As the wind beat wildly into my face I heard it warningly cry "Go back! Go back!" and in the lulls it droned and muttered chidingly—I knew not why—"Obstinate, foolish fellow." Whereupon, as I wasn't taking any warnings, I stooped, and in a short-lived sprint exerted all the strength I had to bore a hole through the blast.

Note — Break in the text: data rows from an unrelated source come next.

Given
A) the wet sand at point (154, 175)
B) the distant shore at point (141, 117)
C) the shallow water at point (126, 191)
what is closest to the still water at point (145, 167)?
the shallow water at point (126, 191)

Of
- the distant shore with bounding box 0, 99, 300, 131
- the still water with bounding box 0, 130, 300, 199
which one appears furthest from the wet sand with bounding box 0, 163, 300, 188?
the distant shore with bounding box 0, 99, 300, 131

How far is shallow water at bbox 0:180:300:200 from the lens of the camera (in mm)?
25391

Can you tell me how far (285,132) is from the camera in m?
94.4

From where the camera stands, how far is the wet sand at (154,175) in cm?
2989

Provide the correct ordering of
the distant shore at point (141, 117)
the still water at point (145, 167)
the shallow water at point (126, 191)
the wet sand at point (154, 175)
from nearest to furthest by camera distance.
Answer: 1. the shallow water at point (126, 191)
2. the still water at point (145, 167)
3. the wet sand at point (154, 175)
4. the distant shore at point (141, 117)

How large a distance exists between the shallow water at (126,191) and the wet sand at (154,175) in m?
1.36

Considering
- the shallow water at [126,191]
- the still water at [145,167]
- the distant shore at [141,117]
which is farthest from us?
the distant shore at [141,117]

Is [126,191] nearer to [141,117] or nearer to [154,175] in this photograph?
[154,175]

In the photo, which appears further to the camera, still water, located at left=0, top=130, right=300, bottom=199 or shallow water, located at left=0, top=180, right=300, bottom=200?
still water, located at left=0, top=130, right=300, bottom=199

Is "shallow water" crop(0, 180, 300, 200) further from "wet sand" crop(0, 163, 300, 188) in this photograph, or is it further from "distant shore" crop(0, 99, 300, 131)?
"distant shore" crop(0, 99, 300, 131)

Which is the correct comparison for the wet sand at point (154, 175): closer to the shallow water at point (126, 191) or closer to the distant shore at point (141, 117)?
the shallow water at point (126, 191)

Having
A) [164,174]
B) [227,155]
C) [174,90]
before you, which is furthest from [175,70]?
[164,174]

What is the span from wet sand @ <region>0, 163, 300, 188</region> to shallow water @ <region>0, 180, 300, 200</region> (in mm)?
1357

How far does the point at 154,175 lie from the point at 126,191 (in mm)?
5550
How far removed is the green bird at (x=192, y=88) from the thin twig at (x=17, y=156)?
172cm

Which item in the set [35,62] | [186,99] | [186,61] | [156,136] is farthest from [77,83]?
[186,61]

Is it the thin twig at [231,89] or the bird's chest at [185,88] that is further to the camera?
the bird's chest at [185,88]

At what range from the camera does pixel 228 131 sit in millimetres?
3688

This sort of thing lasted to Bopuchie, where are some workmen's huts. Here I was treated to bread and butter and tea by a couple of kindly-dispositioned expatriated women, whose husbands were working further up the line. I was also generously presented with a good clean handkerchief, as I had been heard to deeply mourn the recent loss of my own: the wind had whisked it out of my pocket. The same night Diamond and I reached Lake Eyre cottages, where were the husbands and others, a "flying-gang" of navvies on the (some-day-to-be) Transcontinental line. Only 54 miles from Hergott. Heartbreaking work. Yet fed ravenously.

* * * *

After leaving Bopuchie, caught myself doing a cautious "Look out for the Train," glancing warily up and down the line. Then I recollected that a train came along only once in three weeks, and was reassured.

* * * *

Did you ever, travelling alone, make unexpected acquaintance with a bush grave? The lonely land has been clothed as usual in "weird melancholy." You are weary, and, perhaps, a little dispirited. And then, just behind a mulga tree, you come upon a mound—and it is the length of a man. If you are very weary you will sit upon it, and take off your hat, and think; perhaps in a minute or two shudder a little. Whereupon you will rub your eyes to try and satisfy yourself that you have been foolishly dreaming. But you will not sit again; you will move on, faster than you have been doing.

Between Hergott and Oodnadatta there are several rows of mounds. They are the vouchers for part of the cost of the at present useless railway line. For typhoid and dysentery played sad havoc in the navvies' camps.